Opinion

India signals: This is not the time to hold back



As the global economy navigates choppy waters—geopolitical flashpoints, tariff tremors, and a retreat from globalisation—India is not merely staying afloat but charting its course with quiet resilience and growing confidence.

The recent 50-basis point rate cut by RBI is more than a monetary move—it is a strategic calibration, anchoring growth while maintaining hard-earned inflation stability.

We must pause to recognise this rare alignment: retail inflation has dipped to a six-year low of 3.2%, driven by softening food prices and stable core inflation. Simultaneously, GDP grew 7.4% in the March quarter, taking full-year FY25 growth to 6.5%. Most economies manage either low inflation or high growth—India is achieving both, with a balance that is increasingly admired.

This moment is no accident. It is the outcome of a decade of structural reform and digital infrastructure building. Aadhaar, UPI, GST, IBC, Rera— the scaffolding of a modern, efficient, and inclusive economy.

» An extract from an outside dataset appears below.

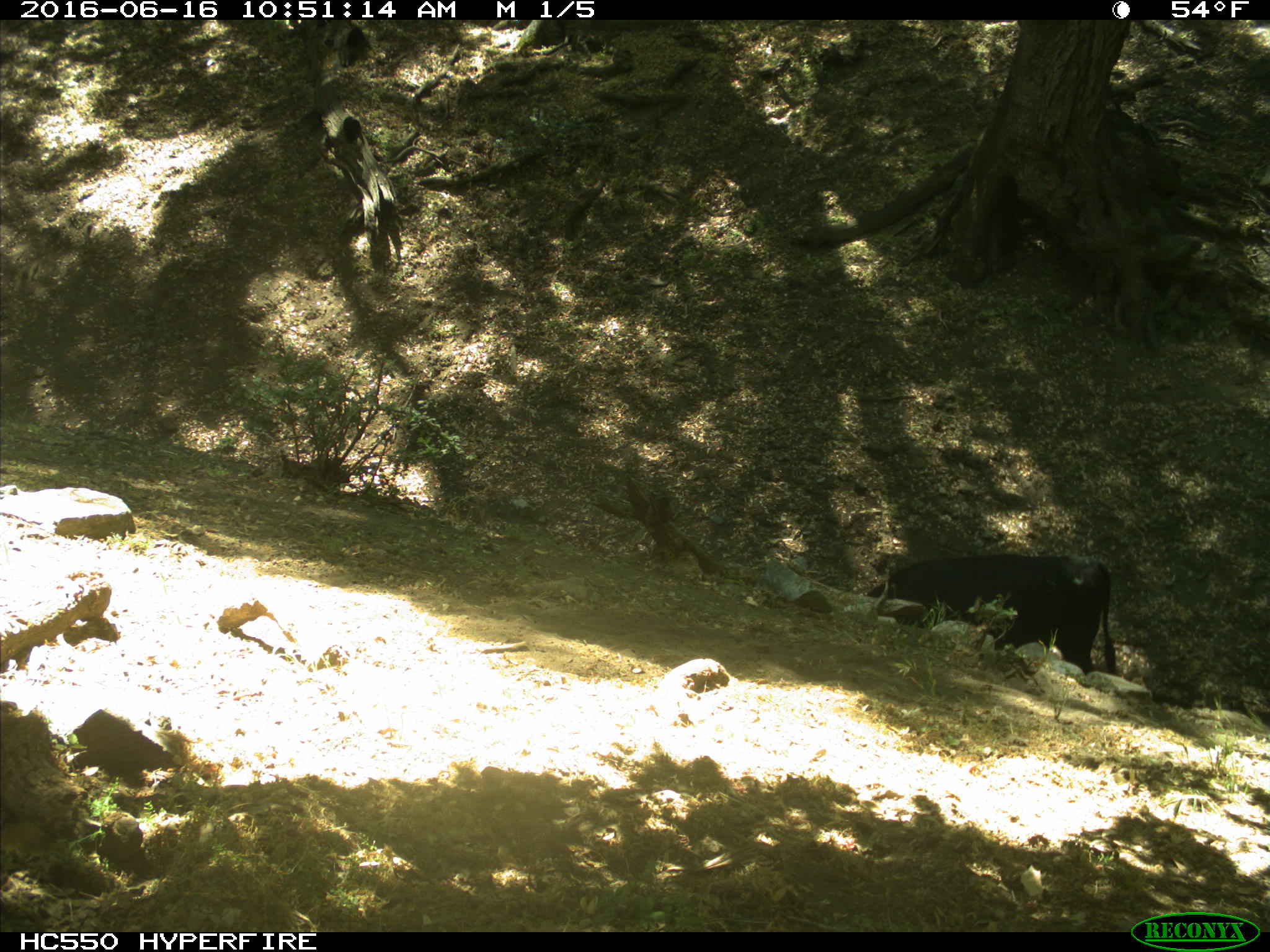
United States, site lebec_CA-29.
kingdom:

Add to that GoI’s continued capex push—up 17.4% in the FY26 budget—and RBI’s liquidity infusion and phased CRR reduction, releasing ₹2.5 lakh crore into the banking system. Together, they reflect a finely coordinated fiscal-monetary strategy—not aimed at mere recovery, but at resurgence.

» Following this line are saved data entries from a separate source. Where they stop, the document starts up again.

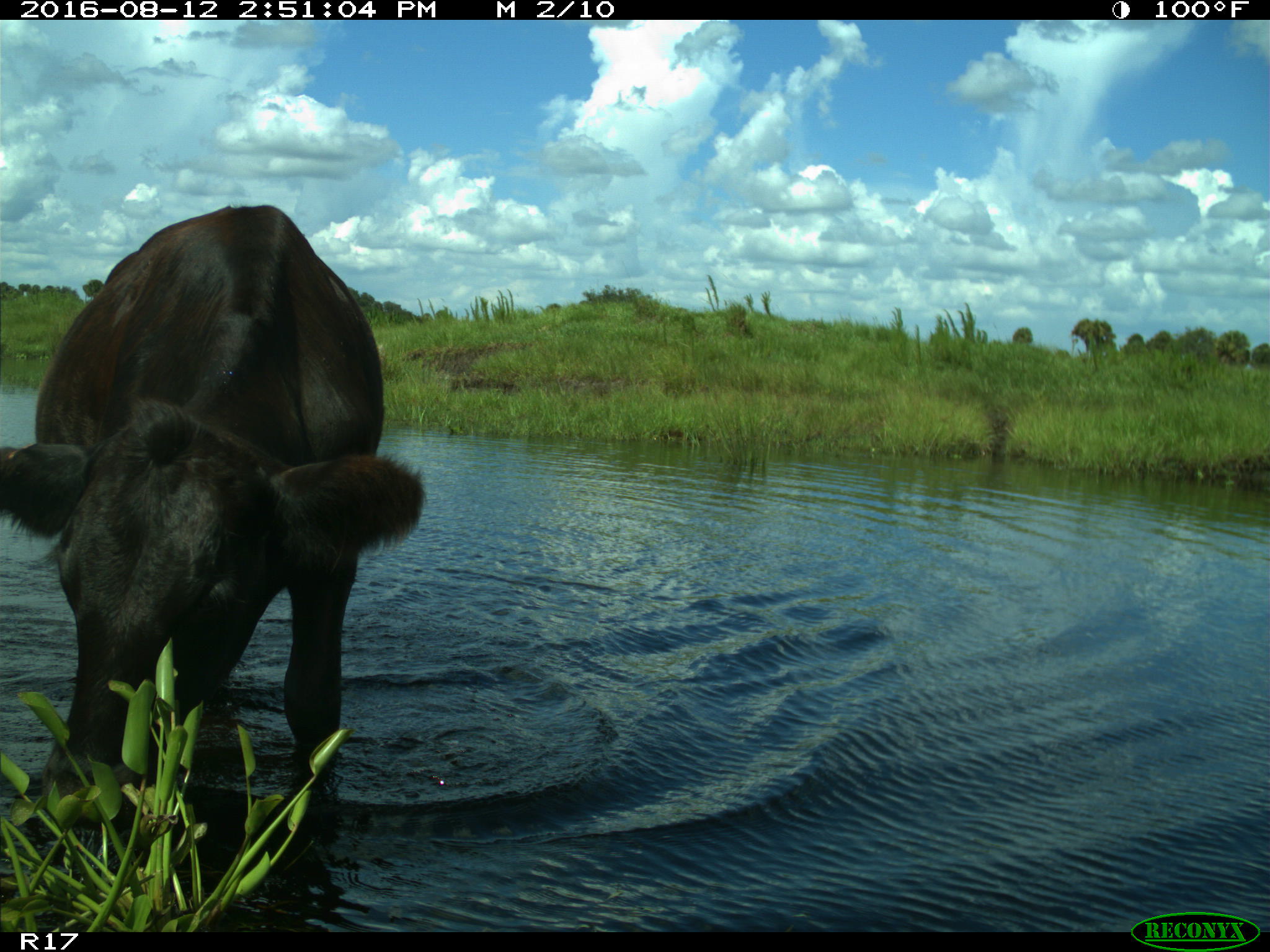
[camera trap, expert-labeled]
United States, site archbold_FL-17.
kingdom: Animalia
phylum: Chordata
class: Mammalia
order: Artiodactyla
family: Bovidae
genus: Bos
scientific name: Bos taurus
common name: domestic cow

The deeper signal behind the rate cut is employment—especially with a million entering the workforce every month. Encouraging trends in rural FMCG sales and urban vehicle demand point to momentum, but much more is needed. The real engine lies with India’s SMEs—the country’s largest job creators. For them, lower interest rates, easier access to credit, and regulatory certainty are not luxuries—they are lifelines.

Importantly, RBI has reiterated that price stability is not at odds with growth—it is its foundation. When inflation is anchored, purchasing power is protected, long-term planning becomes viable, and entrepreneurial risk-taking flourishes.

This stability is now reinforced by a progressive regulatory move. RBI’s Lending Against Gold and Silver Collateral Directions, 2025, mark a significant liberalisation—especially for small-ticket borrowers. For the first time, loans up to ₹2.5 lakh can be extended at an LTV of 85%, reflecting a realistic understanding of rural and micro-enterprise needs.

Practical hurdles around compliance and auction price transparency have been addressed. The result: more dignity, speed, and fairness in credit delivery. With over ₹20 lakh crore of household gold lying idle, this reform can unlock capital for MSMEs, small traders, and rural households—transforming dormant assets into engines of growth. It’s not just reform; it’s grassroots financial empowerment.

Yet the external environment remains fragile. OECD and IMF have trimmed global growth forecasts below 3%, while WTO anticipates a contraction in merchandise trade. Rising debt, financial fragmentation, and tech disruptions in advanced economies add to the turbulence. India must remain watchful even as it grows more self-assured.

Fortunately, our financial sector is in far stronger shape than in past cycles. Bank NPAs are at multi-year lows, capital buffers are solid, and credit growth is gaining traction. Stress in retail unsecured lending is easing, and institutions are recalibrating. That said, the microfinance segment still requires close attention.

On the external front, India remains resilient. Forex reserves exceed $691 bn —enough to cover over 11 months of imports. Services exports, especially in software and business services, continue to perform well. FTA with Britain —covering 99% of Indian exports—is a strategic milestone.

But beyond the numbers lies a deeper shift in sentiment. Investors sense an opportunity. Entrepreneurs, despite the global noise, are building for the long term. Consumers—both rural and urban—are showing quiet confidence in the future.

In many ways, India today is like a young startup—tested but unbroken, ambitious yet grounded, frugal yet bold. The fundamentals— 3Ds of demography, digitalisation, and domestic demand—are strong. But even strong fundamentals need fuel. With 100 bps of rate cuts since February and a move to a neutral stance, MPC is signalling: it’s time to accelerate—not rashly, but decisively.

The road ahead will not be linear. Tariffs may resurface. Weather may disrupt. Global capital may hesitate. But India has built buffers—macroeconomic, institutional, and digital—that give it resilience.

The message to businesses and investors is clear: this is not the time to hold back. It’s time to lean in—with innovation, investment, and inclusion. As the global order realigns, India doesn’t just have a seat at the table—it is helping build the table.